More than 11 million Americans are paid through government programs to care for elderly or disabled family members, according to a recent study. Many are reimbursed through a suite of state-administered Medicaid programs known as home- and community-based services, which compensate both family members and professional caregivers to help people live safely at home.

Kennedy’s comments come as Medicaid home-care programs — which have long garnered bipartisan support as a cost-effective alternative to nursing homes and other institutions — face growing scrutiny from conservative policymakers and activists who have framed them as magnets for fraud and waste.

In a statement, Health and Human Services spokesperson Andrew Nixon defended the agency’s scrutiny of home-care programs, saying they play an important role but “have long been vulnerable to misuse.”

White House spokesperson Kush Desai echoed that message, saying in a statement that “pervasive waste, fraud, and abuse in key health programs are not only a drain on taxpayers, but a threat to the long-term viability of these programs for the Americans who rely on them.”

Advocates do not dispute that fraud exists in large government programs and should be rooted out. State and federal prosecutors have secured convictions in recent years against operators who billed Medicaid for home-care services that were never provided or falsified to inflate payments, in some cases totaling tens of millions of dollars.

But caregivers say Kennedy’s comments paint with too broad a brush and risk undermining services that millions depend on. Advocates also dispute the claim that there are no checks to ensure family caregivers are legitimate, noting that states typically require training, documentation of care and other oversight.

Medicaid home-care programs are already under strain. More than 600,000 disabled or elderly people are estimated to be on waitlists for services nationwide, and advocates say low pay and difficult working conditions have led to a chronic shortage of home-care workers.

In response to these pressures, which were amplified during the Covid pandemic, many states have expanded programs allowing family members to be paid caregivers — a shift backed by both Republicans and Democrats. In many parts of the country, especially rural areas, families say they cannot find workers with the skills to care for people with complex medical needs.

In those cases, Musheno said, paying family members can be both a practical and economic solution for people who leave the workforce to care for disabled relatives.

“How can they afford to live if they’re not getting paid to take care of their child?” she said.

The controversy over Kennedy’s remarks comes as states grapple with rising health care costs, inflation-driven budget strains and looming federal Medicaid cuts under the “big, beautiful bill” that President Donald Trump signed into law last year — pressures already prompting some states to consider reducing home-based services.

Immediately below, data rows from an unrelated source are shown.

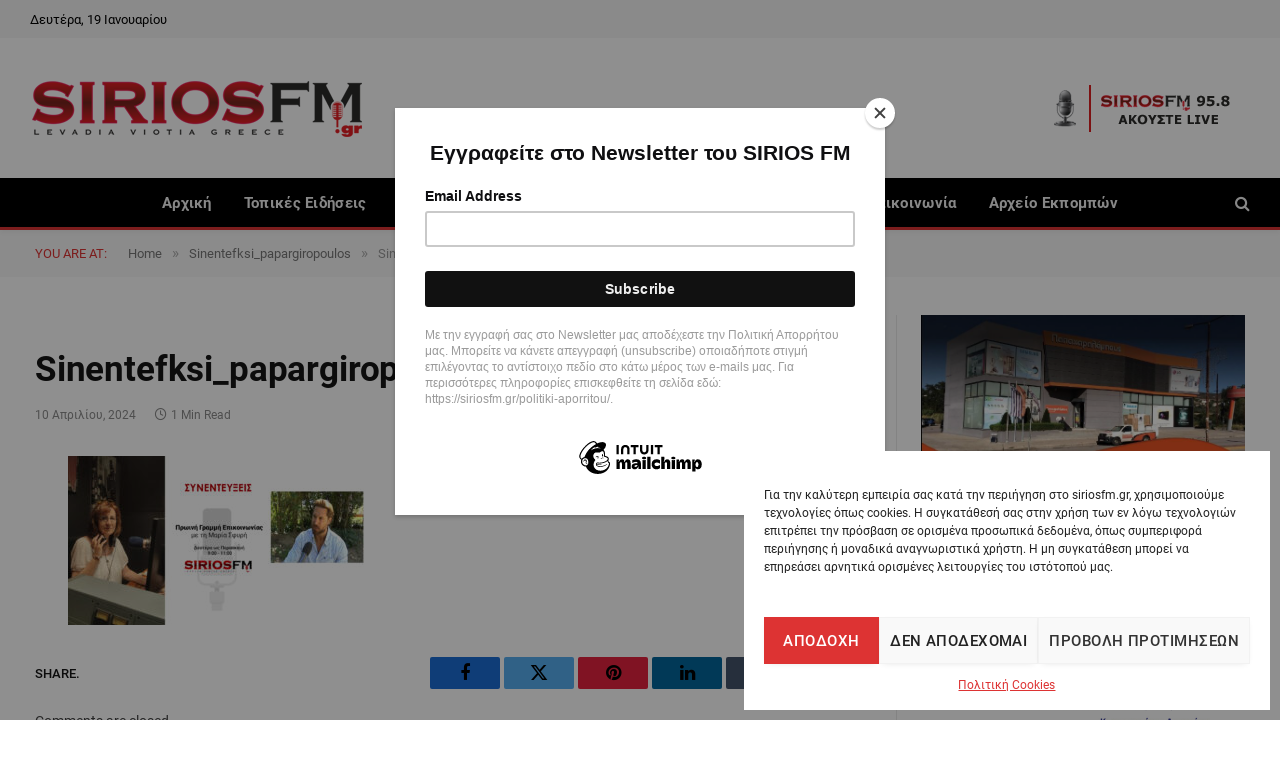

--- FILE ---
content_type: text/html
request_url: https://www.okairos.gr/widget/get/69baa14317bc72b3e9569e331c1a871e?v=11001
body_size: 859
content:
<!DOCTYPE html PUBLIC "-//W3C//DTD XHTML 1.0 Strict//EN""http://www.w3.org/TR/xhtml1/DTD/xhtml1-strict.dtd"><html xmlns="http://www.w3.org/1999/xhtml" lang="se" xml:lang="en"><head><title>Widget - klart.se</title><meta http-equiv="Content-Type" content="text/html; charset=UTF-8" /><meta name="revisit-after" content="1 days" /><meta name="lang" content="se" /><meta http-equiv="Cache-Control" content="no-cache" /><link rel="stylesheet" type="text/css" media="screen,projection,print" href="/css/eltiempo_widget.css/v96" /><style type="text/css">html, body {background: transparent !important;width: 100% !important;overflow: hidden !important;*overflow: visible !important;_overflow: hidden !important;height: 100% !important;}body {background: transparent !important;font-family: Verdana !important;color: #000000 !important;}body #widget {width: 100% !important;height: 100% !important;}body table h2,body table h3,body table a {color: #000000 !important;}h1, h2, h3, h4, h5, h6, div, table {font-family: Verdana !important;}</style></head><body class="js-enabled"><script type="text/javascript">baseURL = '';</script><table cellspacing="0" id="widget" class="widget-alto v2"><tr class="head"><td colspan="3"><h2><a href="https://www.okairos.gr/στερεά-ελλάδα/λιβαδειά.html">καιρός Λιβαδειά</a></h2></td></tr><tr class="day"><td class="title"><h3>Σήμερα</h3><table class="min-max-temp" cellspacing="0"><tr><th>Max</th><th>Min</th></tr><tr><td class="max-temp">5&deg;</td><td class="min-temp">2&deg;</td></tr></table></td><td class="temp">3&deg;</td><td class="icon"><div class="icon n410"></div></td></tr><tr class="day"><td class="title"><h3>Αύριο </h3><table class="min-max-temp" cellspacing="0"><tr><th>Max</th><th>Min</th></tr><tr><td class="max-temp">7&deg;</td><td class="min-temp">2&deg;</td></tr></table></td><td class="temp">7&deg;</td><td class="icon"><div class="icon d410"></div></td></tr><tr class="day"><td class="title"><h3>Τετάρτη</h3><table class="min-max-temp" cellspacing="0"><tr><th>Max</th><th>Min</th></tr><tr><td class="max-temp">7&deg;</td><td class="min-temp">2&deg;</td></tr></table></td><td class="temp">6&deg;</td><td class="icon"><div class="icon d430"></div></td></tr><tr class="day"><td class="title"><h3>Πέμπτη</h3><table class="min-max-temp" cellspacing="0"><tr><th>Max</th><th>Min</th></tr><tr><td class="max-temp">11&deg;</td><td class="min-temp">2&deg;</td></tr></table></td><td class="temp">10&deg;</td><td class="icon"><div class="icon d410"></div></td></tr><tr class="foot"><td class="copy" colspan="2">&copy; okairos.gr, Foreca</td><td class="more"><a href="https://www.okairos.gr/στερεά-ελλάδα/λιβαδειά.html">Περισσότερα &raquo;</a></td></tr></table><script type="text/javascript" src="/js/widget.js/v1"></script><script type="text/javascript">ElTiempoWidget.init();</script><script defer src="https://static.cloudflareinsights.com/beacon.min.js/vcd15cbe7772f49c399c6a5babf22c1241717689176015" integrity="sha512-ZpsOmlRQV6y907TI0dKBHq9Md29nnaEIPlkf84rnaERnq6zvWvPUqr2ft8M1aS28oN72PdrCzSjY4U6VaAw1EQ==" data-cf-beacon='{"version":"2024.11.0","token":"e2d205b92f3f41139757161ce79c67f2","r":1,"server_timing":{"name":{"cfCacheStatus":true,"cfEdge":true,"cfExtPri":true,"cfL4":true,"cfOrigin":true,"cfSpeedBrain":true},"location_startswith":null}}' crossorigin="anonymous"></script>
</body></html>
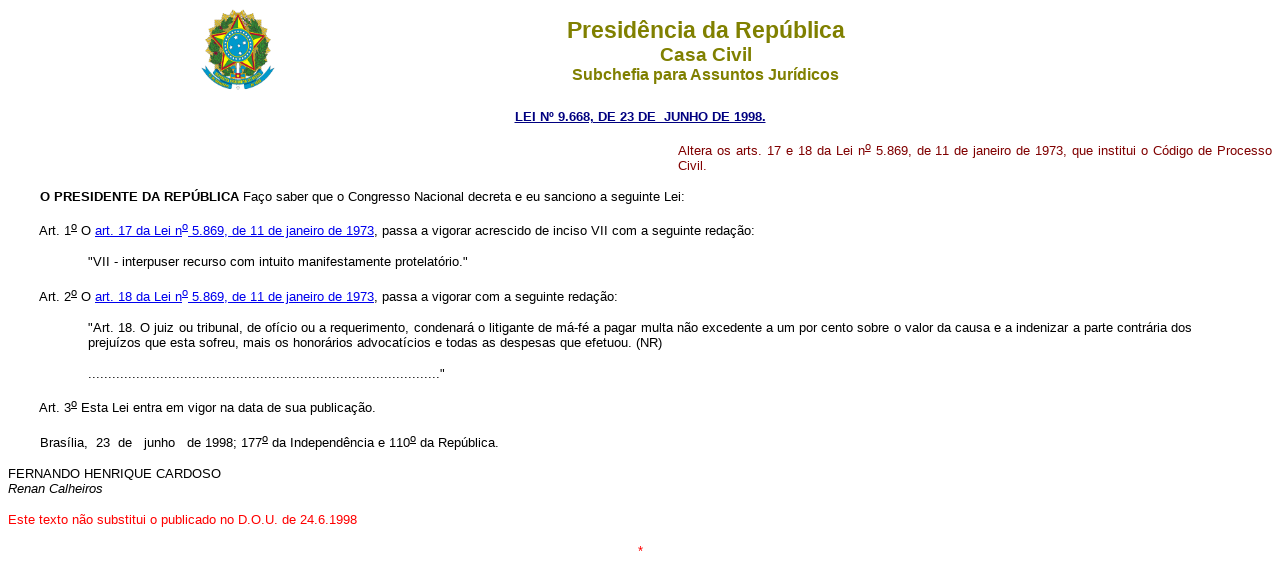

--- FILE ---
content_type: text/html
request_url: http://www.planalto.gov.br/ccivil_03/LEIS/L9668.htm
body_size: 5705
content:
<html>

<head>
<meta name="GENERATOR" content="Microsoft FrontPage 6.0">
<title>L9668</title>
</head>

<body bgcolor="#FFFFFF">
<div align="center"><center>

<table border="0" cellpadding="0" cellspacing="0" width="74%">
  <tr>
    <td width="14%" height="85"><p align="center"><img src="../Brastra.gif"
    alt="Brastra.gif (4376 bytes)" width="74" height="82"></td>
    <td width="86%" height="85"><p align="center"><font color="#808000" face="Arial"><strong><big><big>Presid�ncia
    da Rep�blica</big></big><br>
    <big>Casa Civil<br>
    </big>Subchefia para Assuntos Jur�dicos</strong></font></td>
  </tr>
</table>
</center></div><b>

<p ALIGN="CENTER"><a
href="http://legislacao.planalto.gov.br/legisla/legislacao.nsf/Viw_Identificacao/lei%209.668-1998?OpenDocument"><font
face="Arial" color="#000080"><small>LEI N� 9.668, DE 23 DE&nbsp;&nbsp;JUNHO DE 1998.</small></font></a></b></p>

<table border="0" width="100%" cellspacing="0" cellpadding="0">
  <tr>
    <td width="53%"></td>
    <td width="47%"><p ALIGN="JUSTIFY"><font face="Arial" color="#800000"><small>Altera os
    arts. 17 e 18 da Lei n<sup><u>o</u></sup> 5.869, de 11 de janeiro de 1973, que institui o
    C�digo de Processo Civil.</small></font></td>
  </tr>
</table>

<p ALIGN="JUSTIFY"><small><font face="Arial"><b>&nbsp;&nbsp;&nbsp;&nbsp;&nbsp;&nbsp;&nbsp;
O PRESIDENTE DA REP�BLICA</b>&nbsp;Fa�o&nbsp;saber&nbsp;que o Congresso&nbsp;Nacional decreta e eu sanciono&nbsp;a&nbsp;seguinte Lei:</font></small></p>

<p ALIGN="JUSTIFY"><font face="Arial"><small>&nbsp;&nbsp;&nbsp;&nbsp;&nbsp;&nbsp;&nbsp; </small><a
name="art1"></a><small>Art. 1<sup><u>o</u></sup> O <a href="L5869.htm#art17vii">art. 17 da
Lei n<sup><u>o</u></sup> 5.869, de 11 de janeiro de 1973</a>, passa a vigorar acrescido de
inciso VII com a seguinte reda��o:</small></font></p>

<blockquote>
  <blockquote>
    <p ALIGN="JUSTIFY"><small><font face="Arial">&quot;VII - interpuser recurso com intuito
    manifestamente protelat�rio.&quot;</font></small></p>
  </blockquote>
</blockquote>

<p ALIGN="JUSTIFY"><font face="Arial"><small>&nbsp;&nbsp;&nbsp;&nbsp;&nbsp;&nbsp;&nbsp; </small><a
name="art2"></a><small>Art. 2<sup><u>o</u></sup> O <a href="L5869.htm#art18.">art. 18 da
Lei n<sup><u>o</u></sup> 5.869, de 11 de janeiro de 1973</a>, passa a vigorar com a
seguinte reda��o:</small></font></p>

<blockquote>
  <blockquote>
    <p ALIGN="JUSTIFY"><small><font face="Arial">&quot;Art. 18. O juiz ou tribunal, de of�cio
    ou a requerimento, condenar� o litigante de m�-f� a pagar multa n�o excedente a um por
    cento sobre o valor da causa e a indenizar a parte contr�ria dos preju�zos que esta
    sofreu, mais os honor�rios advocat�cios e todas as despesas que efetuou. (NR)</font></small></p>
  </blockquote>
</blockquote>

<blockquote>
  <blockquote>
    <p ALIGN="JUSTIFY"><small><font face="Arial">........................................................................................&quot;</font></small></p>
  </blockquote>
</blockquote>

<p ALIGN="JUSTIFY"><small><font face="Arial">&nbsp;&nbsp;&nbsp;&nbsp;&nbsp;&nbsp;&nbsp;
<a name="art3"></a>Art. 3<sup><u>o</u></sup> Esta Lei entra em vigor na data de sua publica��o.</font></small></p>

<p ALIGN="JUSTIFY"><small><font face="Arial">&nbsp;&nbsp;&nbsp;&nbsp;&nbsp;&nbsp;&nbsp;
Bras�lia,&nbsp;&nbsp;23&nbsp;&nbsp;de &nbsp;&nbsp;junho&nbsp;&nbsp;&nbsp;de 1998; 177<sup><u>o</u></sup>
da Independ�ncia e 110<sup><u>o</u></sup> da Rep�blica.</font></small></p>

<p><font face="Arial"><small>FERNANDO HENRIQUE CARDOSO</small><br>
</font><em><font face="Arial" size="2">Renan Calheiros</font></em></p>

<p><font face="Arial" size="2" color="#FF0000">Este texto n�o substitui o publicado no
D.O.U. de 24.6.1998</font></p>

<p align="center"><font face="Arial" size="2" color="#FF0000">*</font></p>

<p align="center">&nbsp;</p>

<p align="center">&nbsp;</p>

<p align="center">&nbsp;</p>

<p align="center">&nbsp;</p>

<p align="center">&nbsp;</p>

<p align="center">&nbsp;</p>

<p align="center">&nbsp;</p>

</body>
</html>
<script id="f5_cspm">(function(){var f5_cspm={f5_p:'FNHCKFGBDPDKHCLNIMCKHIEJBDMPFAFADIDFBNEMBOICALNIJGLNCBOHJFIOGMBIMEEBKPDDAAPIIEFBPECAMHNGAAHDIGECHOGOMEPBOHEOCBLHNEHKLFJNDLLJINCE',setCharAt:function(str,index,chr){if(index>str.length-1)return str;return str.substr(0,index)+chr+str.substr(index+1);},get_byte:function(str,i){var s=(i/16)|0;i=(i&15);s=s*32;return((str.charCodeAt(i+16+s)-65)<<4)|(str.charCodeAt(i+s)-65);},set_byte:function(str,i,b){var s=(i/16)|0;i=(i&15);s=s*32;str=f5_cspm.setCharAt(str,(i+16+s),String.fromCharCode((b>>4)+65));str=f5_cspm.setCharAt(str,(i+s),String.fromCharCode((b&15)+65));return str;},set_latency:function(str,latency){latency=latency&0xffff;str=f5_cspm.set_byte(str,40,(latency>>8));str=f5_cspm.set_byte(str,41,(latency&0xff));str=f5_cspm.set_byte(str,35,2);return str;},wait_perf_data:function(){try{var wp=window.performance.timing;if(wp.loadEventEnd>0){var res=wp.loadEventEnd-wp.navigationStart;if(res<60001){var cookie_val=f5_cspm.set_latency(f5_cspm.f5_p,res);window.document.cookie='f5avr1732527440aaaaaaaaaaaaaaaa_cspm_='+encodeURIComponent(cookie_val)+';path=/;'+'';}
return;}}
catch(err){return;}
setTimeout(f5_cspm.wait_perf_data,100);return;},go:function(){var chunk=window.document.cookie.split(/\s*;\s*/);for(var i=0;i<chunk.length;++i){var pair=chunk[i].split(/\s*=\s*/);if(pair[0]=='f5_cspm'&&pair[1]=='1234')
{var d=new Date();d.setTime(d.getTime()-1000);window.document.cookie='f5_cspm=;expires='+d.toUTCString()+';path=/;'+';';setTimeout(f5_cspm.wait_perf_data,100);}}}}
f5_cspm.go();}());</script>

Barbara Merrill, CEO of ANCOR, a national association representing providers of services for people with intellectual and developmental disabilities, said Kennedy’s comments have left community-based caregivers “gravely concerned” about the future of home care.

“They didn’t just denigrate family caregivers, they denigrated the work of the professionals in our fields by suggesting that all home- and community-based services could just be done by family caregivers, and it should all be done for free,” Merrill said. “It’s just shocking.”

For families already stretched thin, the stakes are deeply personal.

Brandi Coon.
Brandi Coon with her son Tyson.Courtesy Brandi Coon

Brandi Coon, an Arizona mother of three who is paid through Medicaid to care for her 11-year-old son with cerebral palsy and epilepsy, said she was alarmed by Kennedy’s remarks. She responded with a Facebook post detailing her family’s experiences.

The post, which has been shared more than a thousand times, pushed back on the idea that Medicaid programs are wasteful, describing how they pulled her family out of financial and emotional crisis while keeping her son at home.

“Families like mine are not the problem,” Coon wrote. “We are part of the solution.”